Tribunal Administratif de Besançon — Décision N° TA25-2200042

vendredi 22 juillet 2022

JuridictionTribunal Administratif de Besançon
SectionTribunal Administratif de Besançon
N° DossierTA25-2200042
TypeDécision
RecoursExcès de pouvoir
Formation1ère chambre
Avocat requérantDRAVIGNY

Texte intégral

Vu la procédure suivante :

Par une requête, enregistrée le 13 janvier 2022, M. B A, représenté par Me Dravigny, demande au tribunal :

1°) d'annuler l'arrêté du 6 janvier 2022 par lequel le préfet de la Haute-Saône lui a refusé la délivrance d'un titre de séjour et a décidé sa remise aux autorités espagnoles ;

2°) d'enjoindre au préfet de la Haute-Saône, à titre principal, de lui délivrer un titre de séjour portant la mention " vie privée et familiale " dans le délai d'un mois à compter de la notification du jugement à intervenir ou, à titre subsidiaire, de procéder au réexamen de sa situation administrative dans le même délai et, en toute hypothèse et dans l'attente de cette délivrance ou de ce réexamen, de lui remettre une autorisation provisoire de séjour l'autorisant à travailler ;

3°) de mettre à la charge de l'Etat la somme de 1 200 euros, au profit de son conseil, en application des dispositions combinées de l'article L. 761-1 du code de justice administrative et de l'article 37 de la loi n° 91-647 du 10 juillet 1991 ou à son propre profit en cas de refus d'admission au bénéfice de l'aide juridictionnelle.

Il soutient que :

- la décision de refus de délivrance de titre de séjour est entachée d'incompétence ;

- elle méconnaît les stipulations de l'article 8 de la convention européenne de sauvegarde des droits de l'homme et des libertés fondamentales ;

- elle est entachée d'erreur manifeste d'appréciation ;

- la décision de remise aux autorités espagnoles a été prise à l'issue d'une procédure irrégulière au regard de l'article L. 722-10 du code de l'entrée et du séjour des étrangers et du droit d'asile en l'absence de respect du principe du contradictoire ;

- elle est illégale du fait de l'illégalité du refus de séjour sur lequel elle se fonde ;

- elle est entachée d'erreur de droit, faute pour le préfet d'avoir examiné sa situation au regard du c) de l'article 6 de l'accord conclu le 26 novembre 2002 entre la République française et le Royaume d'Espagne.

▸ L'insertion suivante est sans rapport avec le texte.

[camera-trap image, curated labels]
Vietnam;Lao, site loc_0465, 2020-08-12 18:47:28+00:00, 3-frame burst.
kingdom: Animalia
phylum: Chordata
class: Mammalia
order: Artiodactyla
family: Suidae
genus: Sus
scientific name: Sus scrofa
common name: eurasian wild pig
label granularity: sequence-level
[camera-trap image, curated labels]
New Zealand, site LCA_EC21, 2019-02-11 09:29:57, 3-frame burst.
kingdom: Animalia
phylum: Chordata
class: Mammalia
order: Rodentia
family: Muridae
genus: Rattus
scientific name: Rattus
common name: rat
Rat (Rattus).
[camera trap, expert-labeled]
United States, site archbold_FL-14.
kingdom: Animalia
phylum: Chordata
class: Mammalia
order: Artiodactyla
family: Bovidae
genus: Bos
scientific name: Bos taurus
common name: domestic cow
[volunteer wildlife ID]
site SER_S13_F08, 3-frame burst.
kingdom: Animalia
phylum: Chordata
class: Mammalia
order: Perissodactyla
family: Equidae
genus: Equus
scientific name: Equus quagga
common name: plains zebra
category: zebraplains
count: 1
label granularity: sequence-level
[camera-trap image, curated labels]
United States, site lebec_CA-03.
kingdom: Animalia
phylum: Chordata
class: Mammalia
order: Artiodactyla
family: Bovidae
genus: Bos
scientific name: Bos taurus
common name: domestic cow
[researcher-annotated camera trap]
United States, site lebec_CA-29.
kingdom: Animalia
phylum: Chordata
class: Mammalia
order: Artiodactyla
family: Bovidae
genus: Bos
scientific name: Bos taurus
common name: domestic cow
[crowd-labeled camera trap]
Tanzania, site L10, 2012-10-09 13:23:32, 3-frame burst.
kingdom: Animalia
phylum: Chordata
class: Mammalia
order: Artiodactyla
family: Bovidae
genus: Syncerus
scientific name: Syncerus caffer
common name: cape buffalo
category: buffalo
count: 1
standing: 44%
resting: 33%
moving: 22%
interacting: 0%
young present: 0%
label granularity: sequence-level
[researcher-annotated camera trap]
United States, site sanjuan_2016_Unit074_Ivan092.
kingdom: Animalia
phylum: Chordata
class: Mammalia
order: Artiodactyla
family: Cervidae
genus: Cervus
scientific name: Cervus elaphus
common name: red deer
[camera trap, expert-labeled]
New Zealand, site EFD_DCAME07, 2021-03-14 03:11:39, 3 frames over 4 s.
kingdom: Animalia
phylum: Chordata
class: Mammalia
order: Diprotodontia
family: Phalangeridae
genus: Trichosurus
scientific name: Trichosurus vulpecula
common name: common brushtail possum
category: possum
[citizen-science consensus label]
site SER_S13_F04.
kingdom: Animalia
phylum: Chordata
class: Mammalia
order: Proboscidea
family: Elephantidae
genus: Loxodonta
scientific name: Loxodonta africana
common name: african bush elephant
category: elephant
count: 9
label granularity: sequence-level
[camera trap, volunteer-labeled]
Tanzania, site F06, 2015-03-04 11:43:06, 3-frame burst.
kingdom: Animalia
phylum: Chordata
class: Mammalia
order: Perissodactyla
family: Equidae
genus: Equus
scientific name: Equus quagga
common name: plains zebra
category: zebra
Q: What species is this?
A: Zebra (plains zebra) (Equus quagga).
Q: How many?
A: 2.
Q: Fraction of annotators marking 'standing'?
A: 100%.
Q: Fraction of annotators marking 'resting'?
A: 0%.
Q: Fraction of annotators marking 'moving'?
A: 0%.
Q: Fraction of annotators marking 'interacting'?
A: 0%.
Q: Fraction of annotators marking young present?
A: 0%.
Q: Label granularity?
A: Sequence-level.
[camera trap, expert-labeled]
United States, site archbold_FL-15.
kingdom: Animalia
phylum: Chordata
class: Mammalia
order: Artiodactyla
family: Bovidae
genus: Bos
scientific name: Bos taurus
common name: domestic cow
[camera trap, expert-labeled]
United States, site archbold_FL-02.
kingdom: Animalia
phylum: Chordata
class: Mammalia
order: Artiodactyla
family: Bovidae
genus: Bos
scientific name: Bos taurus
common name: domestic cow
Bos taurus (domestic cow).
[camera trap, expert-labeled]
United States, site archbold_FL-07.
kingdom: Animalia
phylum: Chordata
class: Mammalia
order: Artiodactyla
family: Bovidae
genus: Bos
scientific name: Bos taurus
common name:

Par un mémoire en défense, enregistré le 18 mars 2022, le préfet de la Haute-Saône demande au tribunal :

1°) à titre principal, de rejeter la requête de M. A ;

2°) à titre subsidiaire, en cas d'annulation des décisions en litige, de limiter l'injonction prononcée au réexamen de la situation administrative du requérant et les frais liés au litige mis à sa charge à la somme de 300 euros.

Il soutient que :

- il sollicite une substitution de base légale au profit de l'article 5 de l'accord franco-espagnol du 26 novembre 2002 ;

- les autres moyens soulevés par le requérant ne sont pas fondés.

M. A a été admis au bénéfice de l'aide juridictionnelle partielle par une décision du 28 janvier 2022.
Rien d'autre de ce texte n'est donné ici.